Historically, has beer always been viewed as less refined than wine? If so, can we blame France for that, too?
We have only ourselves to blame, but we're getting over it. The fact is that most wine and most beer consumed in America is still industrial. But when people think of wine, they think of the 10 percent of wines at the top of the wine world. When people think of beer, they think of the 90 percent at the bottom of the beer world.
Most of that is because of heavy advertising. The fact is that beer has a far wider range of flavor than wine does. It's not even close. Beer is better able to match the complexity and diversity of American food. Many people remain unfamiliar with real beer. Many of the best beers in the world cost less than a double latte at Starbucks.
Austinite Outon on 'Winemakers'
Twin Liquors wine guru Ross Outon still is alive after three episodes of the PBS reality series "The Winemakers," in which a dozen contestants compete to start their own wine label.
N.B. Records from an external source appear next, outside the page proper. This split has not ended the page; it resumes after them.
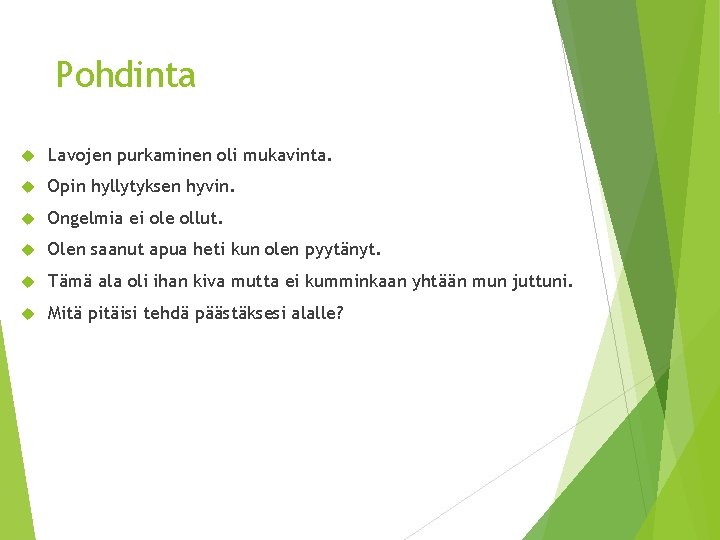 Pohdinta

Lavojen purkaminen oli mukavinta.

Opin hyllytyksen hyvin.

Ongelmia ei ole ollut.

Olen saanut apua heti kun olen pyytänyt.

Tämä ala oli ihan kiva mutta ei kumminkaan yhtään mun juttuni.

Mitä pitäisi tehdä päästäksesi alalle?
At the top of the third episode, which aired Saturday afternoon, Outon sounded borderline cocky: "On the one hand I feel like it's mine to lose. On the other I just don't know what to expect."
The nine remaining contestants worked a shift at a wine-tasting bar before a crowd they thought was civilian. In fact, there were lots of wine experts. Later they faced a "crossfire challenge," in which judges grilled them on questions such as:
Pinotage is a crossing of what two grape varietals?
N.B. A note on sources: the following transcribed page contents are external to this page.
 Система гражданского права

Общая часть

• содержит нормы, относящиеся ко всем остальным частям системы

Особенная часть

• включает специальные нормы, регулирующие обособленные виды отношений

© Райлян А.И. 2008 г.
What's the key difference between how port and sherry are fortified?
Three contestants failed the exam, but when the challenge was announced before the group, Outon rubbed his palms together and smiled. According to my journalist's math, that leaves Outon and five others.
In the second episode that aired Oct. 3, the judging was harsh. One judge, the Simon Cowell of this show, said of one effort, "Your group's presentation — it reminded me of a 10-year-old's chemistry experiment. It was chaos. It was unfocused." Harsh!
The show airs at 12:30 p.m. Saturdays on KLRU through Oct. 31.
Uncle Billy's wins big
Brian Peters and Uncle Billy's Brew & Que took a gold medal late last month at the Great American Beer Festival in Denver for their outstanding Hell in Keller, kellerbier-zwickelbier. This was the second consecutive year Peters has won a medal — Hell in Keller netted a silver at the '08 fest. .
A lot of Oktoberfests
The Flying Saucer has scheduled its second fall beer fest in the park around the corner from the bar at 815 W. 47th St. More than 30 beers are expected to be on tap. The event runs noon to 10 p.m. Oct. 24. That makes Oct. 24 the busiest day of the year for local beer hounds: The Ginger Man's first-ever Oktoberfest is that day; North by Northwest's is that Saturday and Sunday.